» WORK TO BE COMPLETED
In the data below, one line contains "family: Cuniculidae" and a later one contains "genus: Otospermophilus". Print both, with every line between them, exactly and alone.

[MATERIAL PROVIDED]

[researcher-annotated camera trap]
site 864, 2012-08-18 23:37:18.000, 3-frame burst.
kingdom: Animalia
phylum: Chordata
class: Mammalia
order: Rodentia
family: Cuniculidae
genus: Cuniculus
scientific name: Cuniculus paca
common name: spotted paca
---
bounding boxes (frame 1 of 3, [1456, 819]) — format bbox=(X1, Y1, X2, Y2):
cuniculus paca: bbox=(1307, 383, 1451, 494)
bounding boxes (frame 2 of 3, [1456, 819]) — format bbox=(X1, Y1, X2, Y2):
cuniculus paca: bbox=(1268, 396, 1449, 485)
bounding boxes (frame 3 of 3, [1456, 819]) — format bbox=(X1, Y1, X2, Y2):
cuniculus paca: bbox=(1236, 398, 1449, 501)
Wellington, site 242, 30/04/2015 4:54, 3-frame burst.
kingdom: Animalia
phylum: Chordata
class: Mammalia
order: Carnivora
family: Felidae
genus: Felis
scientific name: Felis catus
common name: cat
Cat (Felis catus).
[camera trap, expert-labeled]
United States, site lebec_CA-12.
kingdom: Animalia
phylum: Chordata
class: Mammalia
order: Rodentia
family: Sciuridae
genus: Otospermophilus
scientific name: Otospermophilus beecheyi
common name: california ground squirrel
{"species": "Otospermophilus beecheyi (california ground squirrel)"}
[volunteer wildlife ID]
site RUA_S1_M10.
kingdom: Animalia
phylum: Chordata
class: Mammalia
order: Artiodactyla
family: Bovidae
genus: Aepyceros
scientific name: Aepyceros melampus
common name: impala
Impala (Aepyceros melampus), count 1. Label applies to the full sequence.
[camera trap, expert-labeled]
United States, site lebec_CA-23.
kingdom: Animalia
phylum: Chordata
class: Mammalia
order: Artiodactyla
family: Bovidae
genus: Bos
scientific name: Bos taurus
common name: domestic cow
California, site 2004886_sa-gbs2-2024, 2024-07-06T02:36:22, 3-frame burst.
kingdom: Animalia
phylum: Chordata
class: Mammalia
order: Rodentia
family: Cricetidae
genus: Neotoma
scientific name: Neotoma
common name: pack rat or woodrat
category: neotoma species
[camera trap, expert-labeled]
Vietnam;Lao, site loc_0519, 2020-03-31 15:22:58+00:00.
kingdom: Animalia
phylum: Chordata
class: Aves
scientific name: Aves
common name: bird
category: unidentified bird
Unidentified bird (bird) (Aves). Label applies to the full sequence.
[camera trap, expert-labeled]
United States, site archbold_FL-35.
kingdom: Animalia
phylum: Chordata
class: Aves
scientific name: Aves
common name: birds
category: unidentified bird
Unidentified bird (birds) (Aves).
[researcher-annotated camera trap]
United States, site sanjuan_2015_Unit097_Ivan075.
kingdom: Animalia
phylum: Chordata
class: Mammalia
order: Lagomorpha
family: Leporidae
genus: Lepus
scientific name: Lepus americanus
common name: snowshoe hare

[/MATERIAL PROVIDED]

» RESPONSE BOX
family: Cuniculidae
genus: Cuniculus
scientific name: Cuniculus paca
common name: spotted paca
---
bounding boxes (frame 1 of 3, [1456, 819]) — format bbox=(X1, Y1, X2, Y2):
cuniculus paca: bbox=(1307, 383, 1451, 494)
bounding boxes (frame 2 of 3, [1456, 819]) — format bbox=(X1, Y1, X2, Y2):
cuniculus paca: bbox=(1268, 396, 1449, 485)
bounding boxes (frame 3 of 3, [1456, 819]) — format bbox=(X1, Y1, X2, Y2):
cuniculus paca: bbox=(1236, 398, 1449, 501)
Wellington, site 242, 30/04/2015 4:54, 3-frame burst.
kingdom: Animalia
phylum: Chordata
class: Mammalia
order: Carnivora
family: Felidae
genus: Felis
scientific name: Felis catus
common name: cat
Cat (Felis catus).
[camera trap, expert-labeled]
United States, site lebec_CA-12.
kingdom: Animalia
phylum: Chordata
class: Mammalia
order: Rodentia
family: Sciuridae
genus: Otospermophilus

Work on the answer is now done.